Both gave valuable insights. From Philip Marshall, delegates learnt much about the world situation for raw materials, while David Swift provided trends in PET pricing and gave a global overview of PET recycling.
Then it was the turn of the purveyors of converting equipment. Ashley Henry of Husky Injection Molding Systems was first up, followed by Bertrand Cottard of Sidel.
Ashley’s particular focus was on the HyPET HPP5 preform moulding system that provides exceptional preform quality, while Bertrand highlighted Sidel’s ability to provide a complete line, from blow moulding to filling and labelling equipment, as well as conveying and packaging systems.
The line-up on the third morning included Nick Ryan of Colormatrix with a review of developments in additives, barriers and colorants; Kiril Dimitrov of Woolworths, who provided delegates with a review of consumer megatrends as they affect PET; Maphuti Kgare and Lionel Archillies, whose duet outlined the DTI’s programme of incentives for the plastics industry; and finally the CSIR’s Dr Linda Godfrey, whose topic was the road ahead for waste management in South Africa.
Local supply – getting the picture
Until 2009, two PET resin manufacturers dominated the local market – SANS Fibres and Hosaf, the latter a subsidiary of KAP International Holdings.
At the beginning of 2009, SANS was producing an impressive 90 000 tons/annum from its two PET resin plants in Cape Town, while its younger contender, Hosaf, was pushing capacity at its Durban plant up to 60 000 tons/annum. Both were taking advantage of anticipated growth in the PET market.
Later that year, however, SANS stunned the industry by announcing its withdrawal from the PET resin market, citing a change in business strategy.
This was fortuitous timing for Hosaf. Having embarked on a R200-million expansion project, raising production capacity to 128 000 tons/annum, Hosaf was well positioned to take over the lion’s share of South Africa’s PET resin market and the company remains a core supplier to leading converters such as Mpact, Boxmore, Nampak, Polyoak and Astrapak.
There’s still a steady increase in PET demand says Steven Bird, Hosaf marketing director, with an annual growth of around 8%. ‘We also see major growth for the PET market in developing African countries, especially among South Africa’s neighbours,’ he adds.
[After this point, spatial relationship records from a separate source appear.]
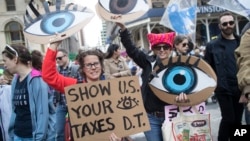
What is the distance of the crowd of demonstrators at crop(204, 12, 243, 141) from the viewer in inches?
175

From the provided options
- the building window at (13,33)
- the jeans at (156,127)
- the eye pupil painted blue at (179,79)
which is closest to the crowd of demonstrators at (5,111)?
Result: the jeans at (156,127)

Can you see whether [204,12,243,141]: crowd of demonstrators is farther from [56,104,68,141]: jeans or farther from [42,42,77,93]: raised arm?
[42,42,77,93]: raised arm

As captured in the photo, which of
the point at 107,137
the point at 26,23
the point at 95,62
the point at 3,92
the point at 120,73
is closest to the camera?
the point at 107,137

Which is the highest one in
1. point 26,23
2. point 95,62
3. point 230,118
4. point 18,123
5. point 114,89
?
point 26,23

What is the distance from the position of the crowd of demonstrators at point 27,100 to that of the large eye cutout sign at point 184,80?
3.32 feet

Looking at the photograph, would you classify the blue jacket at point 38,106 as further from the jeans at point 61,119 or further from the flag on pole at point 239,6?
the flag on pole at point 239,6

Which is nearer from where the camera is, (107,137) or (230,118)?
(107,137)

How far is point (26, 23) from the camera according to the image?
3.34 meters

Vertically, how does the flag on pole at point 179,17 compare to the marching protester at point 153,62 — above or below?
above

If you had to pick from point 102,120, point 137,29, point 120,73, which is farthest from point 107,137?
point 137,29

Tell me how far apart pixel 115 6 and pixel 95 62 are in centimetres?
72

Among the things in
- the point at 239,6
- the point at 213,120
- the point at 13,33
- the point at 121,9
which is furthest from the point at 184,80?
the point at 13,33

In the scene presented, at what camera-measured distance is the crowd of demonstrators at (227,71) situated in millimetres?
4457

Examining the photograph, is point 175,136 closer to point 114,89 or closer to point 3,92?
point 114,89
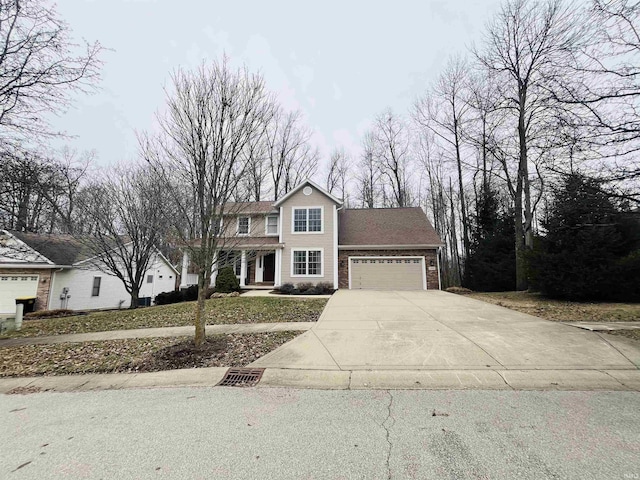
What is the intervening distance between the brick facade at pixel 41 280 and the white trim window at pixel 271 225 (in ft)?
40.2

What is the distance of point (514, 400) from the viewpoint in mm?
3457

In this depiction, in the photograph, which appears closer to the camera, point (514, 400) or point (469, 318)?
point (514, 400)

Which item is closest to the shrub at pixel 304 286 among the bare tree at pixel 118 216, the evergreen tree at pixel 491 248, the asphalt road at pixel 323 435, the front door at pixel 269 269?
the front door at pixel 269 269

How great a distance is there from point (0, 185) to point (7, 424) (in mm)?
5399

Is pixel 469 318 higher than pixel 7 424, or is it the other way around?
pixel 469 318

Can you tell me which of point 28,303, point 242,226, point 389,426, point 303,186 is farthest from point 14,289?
point 389,426

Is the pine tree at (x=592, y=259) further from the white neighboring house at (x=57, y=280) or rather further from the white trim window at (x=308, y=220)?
the white neighboring house at (x=57, y=280)

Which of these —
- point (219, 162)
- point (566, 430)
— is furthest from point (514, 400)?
point (219, 162)

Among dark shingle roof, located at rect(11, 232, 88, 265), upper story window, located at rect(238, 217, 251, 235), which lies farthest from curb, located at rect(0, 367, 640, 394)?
dark shingle roof, located at rect(11, 232, 88, 265)

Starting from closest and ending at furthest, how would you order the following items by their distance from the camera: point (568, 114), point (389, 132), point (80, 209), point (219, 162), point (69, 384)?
point (69, 384)
point (219, 162)
point (568, 114)
point (80, 209)
point (389, 132)

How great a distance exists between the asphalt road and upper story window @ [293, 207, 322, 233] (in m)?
13.3

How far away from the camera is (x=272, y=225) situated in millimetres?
17875

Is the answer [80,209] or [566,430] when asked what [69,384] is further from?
[80,209]

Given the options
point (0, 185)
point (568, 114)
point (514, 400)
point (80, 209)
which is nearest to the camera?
point (514, 400)
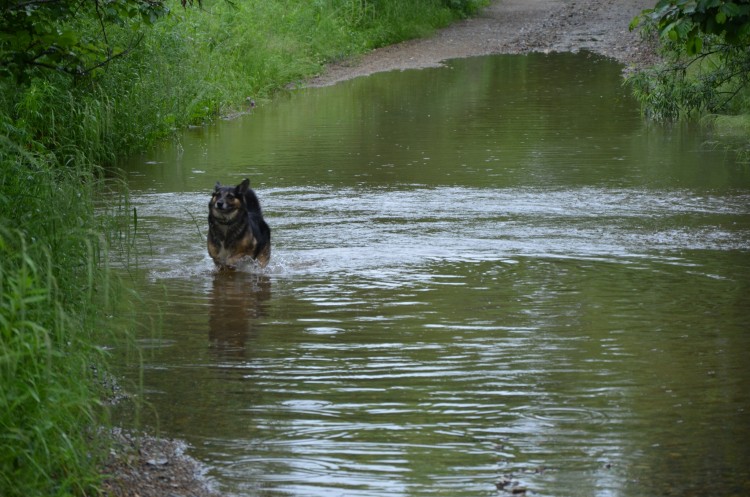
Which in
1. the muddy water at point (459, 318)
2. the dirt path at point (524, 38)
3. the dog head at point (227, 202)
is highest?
the dirt path at point (524, 38)

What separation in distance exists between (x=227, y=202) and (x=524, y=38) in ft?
86.6

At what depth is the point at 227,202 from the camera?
11719 mm

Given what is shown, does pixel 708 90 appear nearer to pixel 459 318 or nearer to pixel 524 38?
pixel 459 318

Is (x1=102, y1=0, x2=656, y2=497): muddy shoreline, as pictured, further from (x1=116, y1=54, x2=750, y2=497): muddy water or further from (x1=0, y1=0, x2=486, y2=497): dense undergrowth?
(x1=116, y1=54, x2=750, y2=497): muddy water

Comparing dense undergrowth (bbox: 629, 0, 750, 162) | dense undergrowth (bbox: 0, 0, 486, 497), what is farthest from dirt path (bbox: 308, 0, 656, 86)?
dense undergrowth (bbox: 629, 0, 750, 162)

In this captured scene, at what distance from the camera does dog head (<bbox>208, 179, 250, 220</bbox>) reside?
38.5 ft

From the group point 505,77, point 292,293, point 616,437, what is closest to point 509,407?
point 616,437

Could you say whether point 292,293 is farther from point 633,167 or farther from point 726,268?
point 633,167

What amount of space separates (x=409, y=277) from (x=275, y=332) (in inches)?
84.4

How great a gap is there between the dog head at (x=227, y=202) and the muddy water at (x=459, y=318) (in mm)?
525

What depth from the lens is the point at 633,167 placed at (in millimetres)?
17578

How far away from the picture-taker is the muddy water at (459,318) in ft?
21.7

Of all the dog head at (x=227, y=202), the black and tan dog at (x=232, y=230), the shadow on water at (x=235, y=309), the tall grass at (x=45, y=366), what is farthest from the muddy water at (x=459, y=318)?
the tall grass at (x=45, y=366)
Resin is also imported from China, South East Asia and the Middle East. Last year around 40 000 tons of PET was imported.
Taking local production and imported PET resin combined, almost 70% goes into the manufacture of beverage bottles.
Growth in PET recycling
A vital factor in the PET story has been the growth of PET recycling. As reported by PETCO at its recent AGM (see page 75), this has grown from less than 10 000 tons in 2005 to a current figure of something approaching 60 000 tons of post-consumer PET bottles recycled in South Africa.
Most of this recycled material is currently used in manufacturing polyester fibre but a significant development is Mpact’s recent announcement of a major investment destined to produce an annual 20 000 tons of food-grade recycled material (see article below), which, added to Extrupet’s existing capacity, will see a greater focus on completing PET’s circular cycle.
Extrupet is another success story, and the company was honoured at this year’s PETCO Awards, sharing the honour of being named PET Recycling Partners of the Year with Sen Li Da and Kaytech.
This accolade recognises organisations that are proactively and effectively growing the volumes of recycled PET, creating employment opportunities, promoting collection, maintaining quality environmental standards, adhering to fair labour practice and generally furthering PETCO’s aims.